Distributed databases utilize materialized views to pre-compute expensive aggregations and join queries. However, maintaining view consistency under high-frequency writes incurs substantial synchronization latency. In this paper, we present an asynchronous, transactionally consistent refresh engine powered by WAL-based log parsing and lock-free event pipelines.
Background & Problem
Materialized views must be refreshed when their base tables change. There are two primary refresh strategies:
- Immediate Refresh: Refreshes the view synchronously within the user’s transaction. This degrades write latency and creates database locks.
- Deferred Refresh: Updates the view periodically or on-demand. This introduces read staleness and consistency issues.

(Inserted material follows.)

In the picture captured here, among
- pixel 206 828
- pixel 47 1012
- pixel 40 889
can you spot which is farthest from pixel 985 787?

In high-throughput systems, neither approach scales well under thousands of writes per second. We require a streaming asynchronous system that updates base table changes within milliseconds while remaining transactionally correct.

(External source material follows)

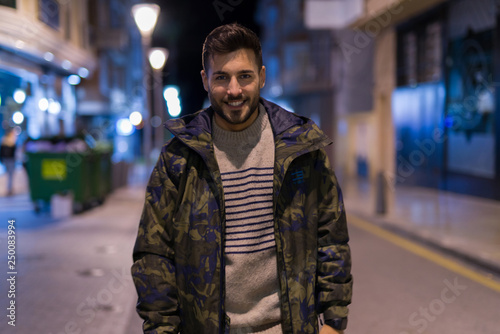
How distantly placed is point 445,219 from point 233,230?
32.0ft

Log-Structured Refresh Engine
To solve this, we design a log-structured view refresh scheduler. The pipeline is divided into three asynchronous layers:
1. Write-Ahead Log (WAL) Parser
We intercept raw transactions directly from the database’s Write-Ahead Log. By parsing log records off-thread, we completely bypass query engine parsing overhead and base table locks.
2. Lock-Free Delta Aggregation
Parsed changes are emitted as delta streams into ring-buffer structures. We aggregate delta updates (e.g. COUNT, SUM, AVG) in-memory using lock-free hash tables, grouping updates by the view’s primary keys.
package refresh
import (
"sync/atomic"
)
type ViewDelta struct {
Key string
Count int64
Sum int64
}
// AccumulateDelta updates a view record atomically without global mutex locks.

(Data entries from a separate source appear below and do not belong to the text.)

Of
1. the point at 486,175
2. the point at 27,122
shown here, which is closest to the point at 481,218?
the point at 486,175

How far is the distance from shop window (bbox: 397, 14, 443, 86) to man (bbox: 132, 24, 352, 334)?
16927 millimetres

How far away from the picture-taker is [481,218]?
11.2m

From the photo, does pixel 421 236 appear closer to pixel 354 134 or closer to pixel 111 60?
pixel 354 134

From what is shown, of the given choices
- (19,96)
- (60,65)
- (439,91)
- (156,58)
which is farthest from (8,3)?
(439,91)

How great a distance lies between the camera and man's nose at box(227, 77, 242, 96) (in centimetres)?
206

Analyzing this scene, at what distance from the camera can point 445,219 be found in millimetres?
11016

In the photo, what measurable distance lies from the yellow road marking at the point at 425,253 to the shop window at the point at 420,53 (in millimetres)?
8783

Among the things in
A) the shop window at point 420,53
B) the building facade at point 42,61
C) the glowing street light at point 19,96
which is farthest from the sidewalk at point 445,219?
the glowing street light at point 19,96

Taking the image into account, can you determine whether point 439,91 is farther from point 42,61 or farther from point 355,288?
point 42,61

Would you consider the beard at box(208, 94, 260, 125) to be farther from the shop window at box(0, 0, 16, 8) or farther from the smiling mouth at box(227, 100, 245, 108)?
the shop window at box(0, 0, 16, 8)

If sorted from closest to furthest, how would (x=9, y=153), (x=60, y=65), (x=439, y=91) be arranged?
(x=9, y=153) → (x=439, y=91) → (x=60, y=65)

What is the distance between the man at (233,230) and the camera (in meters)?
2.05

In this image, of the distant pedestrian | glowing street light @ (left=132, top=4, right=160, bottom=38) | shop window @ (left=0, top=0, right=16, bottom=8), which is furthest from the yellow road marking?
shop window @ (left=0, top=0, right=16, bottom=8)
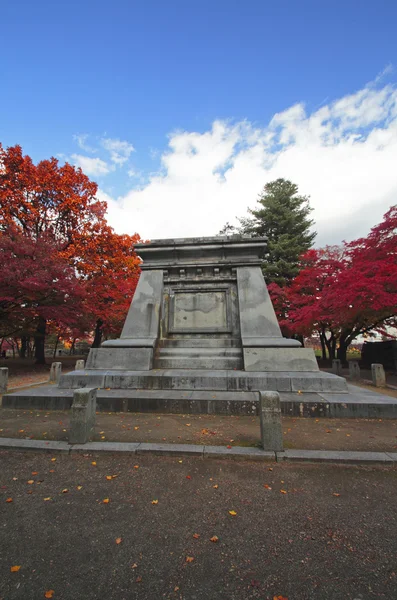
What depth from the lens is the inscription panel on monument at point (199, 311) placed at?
8.96 meters

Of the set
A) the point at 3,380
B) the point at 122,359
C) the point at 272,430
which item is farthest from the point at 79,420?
the point at 3,380

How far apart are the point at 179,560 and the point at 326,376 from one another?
19.5 feet

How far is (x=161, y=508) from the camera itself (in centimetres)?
291

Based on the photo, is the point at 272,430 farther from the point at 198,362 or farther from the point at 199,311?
the point at 199,311

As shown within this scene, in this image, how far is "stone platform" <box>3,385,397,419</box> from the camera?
5.96 metres

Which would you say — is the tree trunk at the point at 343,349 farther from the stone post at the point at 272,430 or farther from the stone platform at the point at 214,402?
the stone post at the point at 272,430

func AccumulateDelta(delta *ViewDelta, countVal, sumVal int64) {
atomic.AddInt64(&delta.Count, countVal)
atomic.AddInt64(&delta.Sum, sumVal)
}
3. Batched Flush Engine
Accumulated deltas are flushed to the materialized views in batch transactions, minimizing disk commit cycles and base table conflicts.
Evaluation
We benchmarked our engine under a simulated base table write workload of 50,000 operations per second.
- Traditional Deferred Refresh: Led to disk I/O bottlenecks and transaction queues.
- Log-Structured Async Refresh: Maintained materialized view freshness with a median delay of 8.2ms while introducing 0% query lock overhead to the base table transactions.